It took me a while to figure out how to write an Avro file which can be imported into Hive and Impala.
- There are a lot of OutputFormat in avro 1.7.3: AvroOutputFormat, AvroKeyOutputFormat, AvroKeyValueOutputFormat and AvroSequenceFileOutputFormat. Which one can be imported into Hive? You should use AvroKeyOutputFormat in MapReduce Job to output Avro Container Files.
- You cannot specified any above output format in hive create table "stored as" clause because they don't implement HiveOutputFormat.

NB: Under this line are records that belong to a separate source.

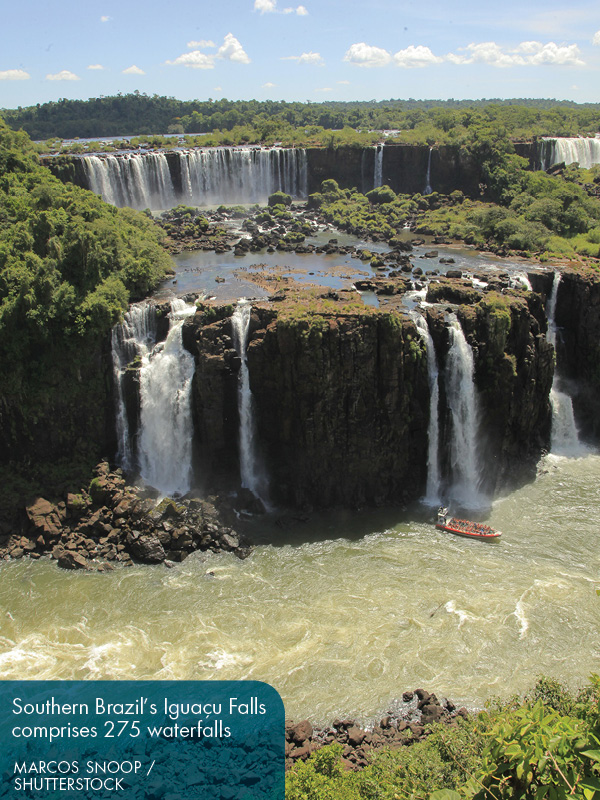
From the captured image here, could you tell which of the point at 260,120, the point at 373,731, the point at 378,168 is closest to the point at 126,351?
the point at 373,731

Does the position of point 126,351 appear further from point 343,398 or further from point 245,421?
point 343,398

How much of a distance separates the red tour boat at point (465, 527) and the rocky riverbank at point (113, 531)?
8791 millimetres

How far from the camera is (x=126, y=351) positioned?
32.1 meters

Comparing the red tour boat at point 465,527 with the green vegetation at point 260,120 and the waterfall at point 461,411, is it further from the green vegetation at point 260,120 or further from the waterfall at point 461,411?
the green vegetation at point 260,120

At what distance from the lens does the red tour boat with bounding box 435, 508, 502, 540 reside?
27453mm

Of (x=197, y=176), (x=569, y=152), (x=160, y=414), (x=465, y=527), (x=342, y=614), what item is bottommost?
(x=342, y=614)

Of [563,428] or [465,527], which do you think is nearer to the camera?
[465,527]

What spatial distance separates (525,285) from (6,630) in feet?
102

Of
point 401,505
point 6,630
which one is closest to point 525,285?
point 401,505

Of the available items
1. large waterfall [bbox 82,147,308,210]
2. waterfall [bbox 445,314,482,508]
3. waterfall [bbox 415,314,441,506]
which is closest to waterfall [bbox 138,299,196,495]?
waterfall [bbox 415,314,441,506]

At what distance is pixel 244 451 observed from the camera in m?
31.1

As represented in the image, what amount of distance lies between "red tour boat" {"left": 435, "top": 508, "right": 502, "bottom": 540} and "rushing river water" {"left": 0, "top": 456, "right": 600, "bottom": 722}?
40 centimetres
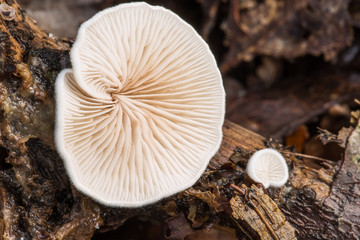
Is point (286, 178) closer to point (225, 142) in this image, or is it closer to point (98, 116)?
point (225, 142)

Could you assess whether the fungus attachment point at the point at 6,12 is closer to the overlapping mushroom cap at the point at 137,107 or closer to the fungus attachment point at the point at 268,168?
the overlapping mushroom cap at the point at 137,107

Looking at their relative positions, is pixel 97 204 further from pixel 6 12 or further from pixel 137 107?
pixel 6 12

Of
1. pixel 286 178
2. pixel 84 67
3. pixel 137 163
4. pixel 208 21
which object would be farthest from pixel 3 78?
pixel 208 21

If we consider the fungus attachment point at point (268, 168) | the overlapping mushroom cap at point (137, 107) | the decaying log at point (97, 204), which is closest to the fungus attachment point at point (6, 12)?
the decaying log at point (97, 204)

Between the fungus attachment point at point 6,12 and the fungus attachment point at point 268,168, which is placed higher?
the fungus attachment point at point 6,12

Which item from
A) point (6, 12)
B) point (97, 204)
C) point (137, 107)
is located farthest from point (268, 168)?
point (6, 12)

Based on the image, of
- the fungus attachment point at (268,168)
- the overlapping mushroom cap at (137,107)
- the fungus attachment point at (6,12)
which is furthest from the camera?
the fungus attachment point at (268,168)
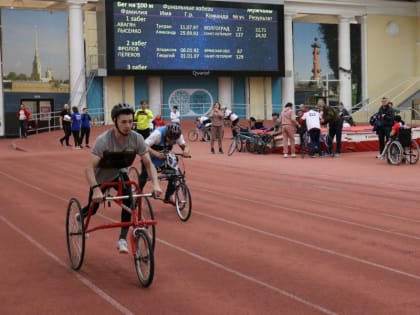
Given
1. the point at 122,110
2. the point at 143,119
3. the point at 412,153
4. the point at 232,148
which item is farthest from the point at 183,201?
the point at 232,148

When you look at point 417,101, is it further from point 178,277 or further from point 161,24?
point 178,277

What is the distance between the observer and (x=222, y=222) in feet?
33.5

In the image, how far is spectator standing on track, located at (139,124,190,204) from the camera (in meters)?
10.2

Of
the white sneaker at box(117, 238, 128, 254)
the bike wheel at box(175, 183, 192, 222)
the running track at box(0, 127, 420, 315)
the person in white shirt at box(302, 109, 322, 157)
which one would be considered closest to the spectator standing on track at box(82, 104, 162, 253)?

- Follow the example on this page: https://cwiki.apache.org/confluence/display/Hive/AvroSerDe. Unfortunately if you use "Avro Hive" to search, google shows your this page https://cwiki.apache.org/Hive/avroserde-working-with-avro-from-hive.html which has a wrong example, and you will get error message like:
What's wrong? The serde name should be org.apache.hadoop.hive.serde2.avro.AvroSerDe
FAILED: Error in metadata: Cannot validate serde: org.apache.hadoop.hive.serde2.AvroSerDe
FAILED: Execution Error, return code 1 from org.apache.hadoop.hive.ql.exec.DDLTask - You don't have to define the columns because it can get from avro schema.